Retired King Expresses Support for Prime Minister

Retired King Norodom Siha­nouk on Saturday denied there was any ill will between himself and Prime Minister Hun Sen and said that the two have always shared a “profound affection.”

Writing in a letter posted to his Web site and dated Saturday, the retired King also criticized un­named “political elites” for insinuating that he and the prime minister have had heated exchanges that were damaging the unity and stability of Cambodia.

“Samdech Hun Sen and I have always, and will always, share a very profound affection,” Noro­dom Sihanouk wrote. “And un­til the end of my life, I will always re­main his supporter.”

In a speech broadcast on TVK on Sunday, the retired King said he and the prime minister had met over the weekend and discussed political stability.

The prime minister in recent months has been critical of the re­tired King’s activities as chair of the Supreme National Council on Bor­der Affairs and also criticized those who looked back with nostalgia on Norodom Sihanouk’s Sang­kum Reastr Niyum regime.

In a recent Web posting the retired King said that he had been informed by unnamed sources that an unspecified “They” were preparing the armed forces to “physically arrest me, torture me and then kill me…be­cause of certain of my writings and ‘displeasing’ words.”

But Norodom Sihanouk in the Saturday Web posting suggested that the press and unnamed “political elites” were responsible for rumors of discord between he and the prime minister and criticized them for suggesting the recent rhetoric was destabilizing the country.

“In certain articles in the press in the last few days, certain ‘political elites’ (who are not part of the Royal Government of Cambodia or of the Administration of Cambodia) have permitted themselves to give me a lesson in patriotism and in respect for the Khmer people,” the retired King wrote.

Kem Sokha, president of the Cambodian Center for Human Rights, last week urged the prime minister and Norodom Sihanouk to resolve their differences because, he said, the Cambodian people “want peace, they want development, they don’t want more conflict.”

The retired King, quoting Kem Sokha, but not mentioning him by name, said: “I don’t need to receive such a lesson in patriotism…because I was not born yesterday and History itself recognizes my patriotism and the fact that the vast majority of People have always loved me, clearly recognizing that I have always served them and continue to serve them with fidelity and passion.”

Kem Sokha, a former Funcinpec parliamentarian, declined Sunday to comment on Norodom Sihanouk’s words, but he welcomed the news of the meeting between the retired King and the prime minister.

“It’s good,” he said. “They are both Cambodian. They should meet together as leaders and solve the problems of the people.”

Sok Sam Oeun, head of the Cambodian Defenders Project, agreed.

“It is better,” he said. “I don’t think conflict is good. I don’t want to see conflict.”

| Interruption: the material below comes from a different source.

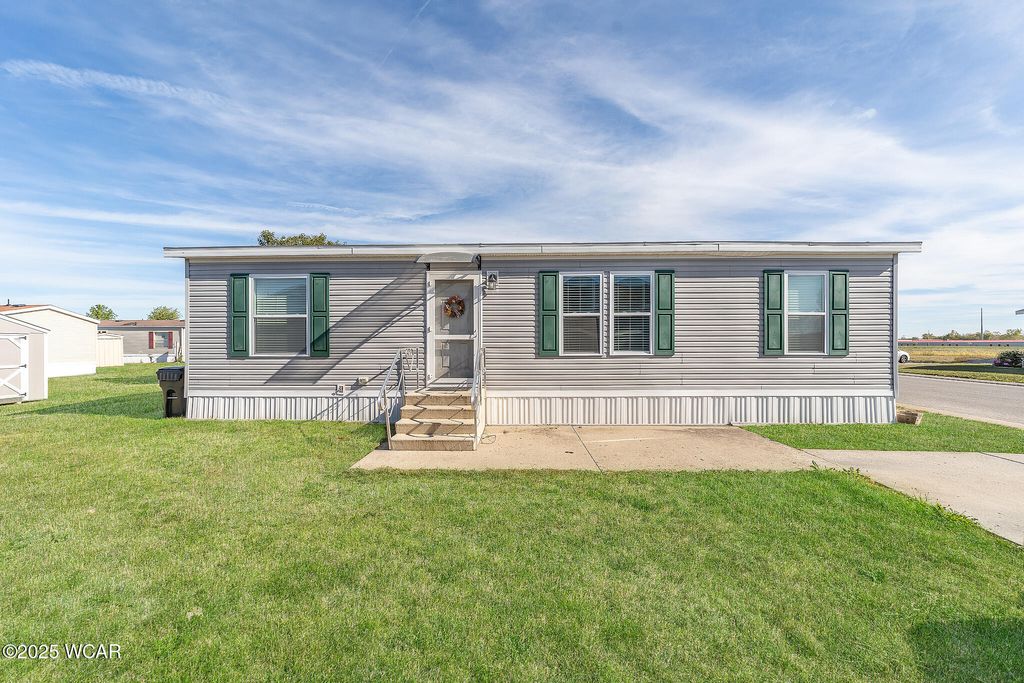 Photo of 1928 Deer RIdge Drive #L-133, Findlay, OH 45840 (MLS # 308433)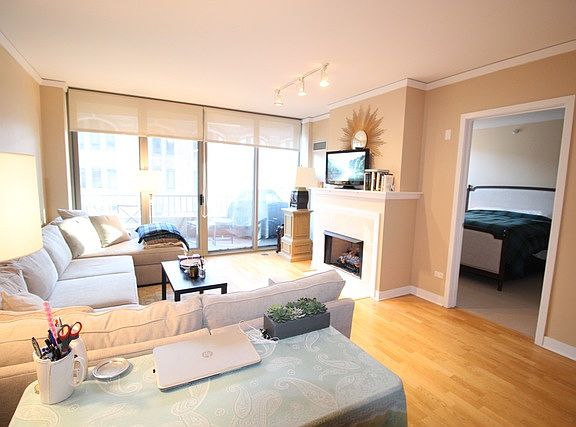 5th image of 200 N Jefferson St APT 608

He also suggested that Hun Sen should bring his power together with the retired King’s popularity and experience to better govern the country.

“A good leader is one who knows how to use his resources,” he said.

In another Web posting written in the margins of a news article, the retired King responded to allegations that Ruom Ritt may not exist because no photo of him has been released and because the retired King has never divulged his address in France.

“Ngim Chhorn (who lives in France) knows the address of Mr Ruom Ritt,” Norodom Sihanouk wrote.

Contact information for Ngim Chhorn could not be found Sunday.

Khek Sysoda, chief of royal protocol, said Sunday that Ngim Chhorn lives in or around Paris but that she did not know exactly where.